------ DOCUMENT SEGMENT ------
Categories: Movie ReviewReviews

Movie Review: ‘THE HUMBLING’ or The Unexpected Virtue of Artistry

Cole Clay // Film Critic


THE HUMBLING | 112 min. | Rated R
Director: Barry Levinson
Stars: Al Pacino, Kyra Sedgwick, Greta Gerwig, Dylan Baker and Dianne Wiest

Washed up actor Simon Axler (Al Pacino) sits in front of his dressing room mirror waiting to take the stage for an adaptation of William Shakespeare’s AS YOU LIKE IT. The addled actor of both stage and screen psyches himself, but literally/purposefully falls flat on his face directly off the stage.

This darkly comic nugget is Barry Levinson’s THE HUMBLING. The same Barry Levinson who won the Oscar for director in 1988 for RAIN MAN. He just hasn’t had a critical hit since 1997’s jingoist political satire WAG THE DOG. You could say the same for the fleeting prestige of Al Pacino, an actor that held a gravitas for decades has since faded with blunders into self-parody such as RIGHTEOUS KILL and the all-time classic JACK & JILL. Pacino uses Axler’s convictions as an artist and citizen of planet Earth to internalize the issues. Pacino slowly turns a valve that relieves the pressure on his personal conflicts with friends, family (or lack there of) and now an unexpected affair with Pegeen (Greta Gerwig), the lesbian daughter of his old friends (Dan Hedaya, Dianne Wiest).
------ DATASET EXCERPTS ------
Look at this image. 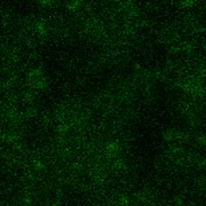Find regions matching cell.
I'll return each mask as SVG.
<instances>
[{"mask_svg": "<svg viewBox=\"0 0 206 206\" xmlns=\"http://www.w3.org/2000/svg\"><path fill=\"white\" fill-rule=\"evenodd\" d=\"M178 137H181V134L178 131H176V130H166V131L163 133V138H165V141H167V142H171Z\"/></svg>", "mask_w": 206, "mask_h": 206, "instance_id": "1", "label": "cell"}]
</instances>
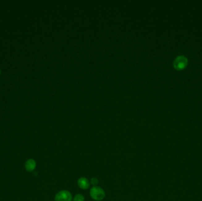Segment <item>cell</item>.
<instances>
[{"label":"cell","instance_id":"4","mask_svg":"<svg viewBox=\"0 0 202 201\" xmlns=\"http://www.w3.org/2000/svg\"><path fill=\"white\" fill-rule=\"evenodd\" d=\"M78 185L79 187V188L82 189H87L89 188L90 183L86 178L82 177L79 179L78 181Z\"/></svg>","mask_w":202,"mask_h":201},{"label":"cell","instance_id":"6","mask_svg":"<svg viewBox=\"0 0 202 201\" xmlns=\"http://www.w3.org/2000/svg\"><path fill=\"white\" fill-rule=\"evenodd\" d=\"M85 198L81 194L76 195L74 198V201H84Z\"/></svg>","mask_w":202,"mask_h":201},{"label":"cell","instance_id":"3","mask_svg":"<svg viewBox=\"0 0 202 201\" xmlns=\"http://www.w3.org/2000/svg\"><path fill=\"white\" fill-rule=\"evenodd\" d=\"M55 201H72V196L67 191H61L58 192L54 198Z\"/></svg>","mask_w":202,"mask_h":201},{"label":"cell","instance_id":"2","mask_svg":"<svg viewBox=\"0 0 202 201\" xmlns=\"http://www.w3.org/2000/svg\"><path fill=\"white\" fill-rule=\"evenodd\" d=\"M90 196L95 201H102L105 196V193L100 187H94L91 188L90 191Z\"/></svg>","mask_w":202,"mask_h":201},{"label":"cell","instance_id":"8","mask_svg":"<svg viewBox=\"0 0 202 201\" xmlns=\"http://www.w3.org/2000/svg\"><path fill=\"white\" fill-rule=\"evenodd\" d=\"M0 74H1V71H0Z\"/></svg>","mask_w":202,"mask_h":201},{"label":"cell","instance_id":"5","mask_svg":"<svg viewBox=\"0 0 202 201\" xmlns=\"http://www.w3.org/2000/svg\"><path fill=\"white\" fill-rule=\"evenodd\" d=\"M36 162L34 161L33 159H28V161H26V165H25L26 169L28 172L33 171L36 168Z\"/></svg>","mask_w":202,"mask_h":201},{"label":"cell","instance_id":"1","mask_svg":"<svg viewBox=\"0 0 202 201\" xmlns=\"http://www.w3.org/2000/svg\"><path fill=\"white\" fill-rule=\"evenodd\" d=\"M173 67L177 71H182L188 65V59L184 55L177 56L173 61Z\"/></svg>","mask_w":202,"mask_h":201},{"label":"cell","instance_id":"7","mask_svg":"<svg viewBox=\"0 0 202 201\" xmlns=\"http://www.w3.org/2000/svg\"><path fill=\"white\" fill-rule=\"evenodd\" d=\"M91 183L93 185H94L95 187L96 186V185H97L98 184V183H99V181H98V179H97V178H92V179H91Z\"/></svg>","mask_w":202,"mask_h":201}]
</instances>
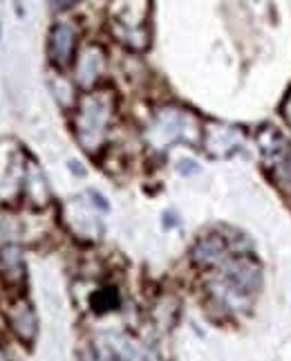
------
> AIM
Carry the review of The Humbling further, starting right after its last sentence. These rows were taken from a separate source.

> IN RESPONSE
Based on the 2009 novel by the (now retired) Phillip Roth who received some of the worst reviews of his long and storied career. Using the faded artist looking for redemption schtick, Levinson and Pacino find a marriage that’s an arresting piece of self-pity.

Greta Gerwig and Al Pacino star in THE HUMBLING. Photo courtesy of Millennium Entertainment.

It’s easy to think that Roth crafted this novel as a self-indulgent dirty old man piece. However, Gerwig and Pacino don’t play their May-December relationship this way. She doesn’t use her typical plucky character traits to communicate Pegeen’s loving yet star-struck feelings for Axler. Likewise, Pacino isn’t going for broke trying to show off his chops to Levinson’s cavalier style of directing. I think these two finally just quit worrying about the minutiae, and surprisingly it just works.

In an early scene Axler drifts off into a daydream that has him getting locked outside of the theater just before he’s scheduled to take his cue. This sort of wistfulness and pain harkens Michael Keaton’s journey in BIRDMAN.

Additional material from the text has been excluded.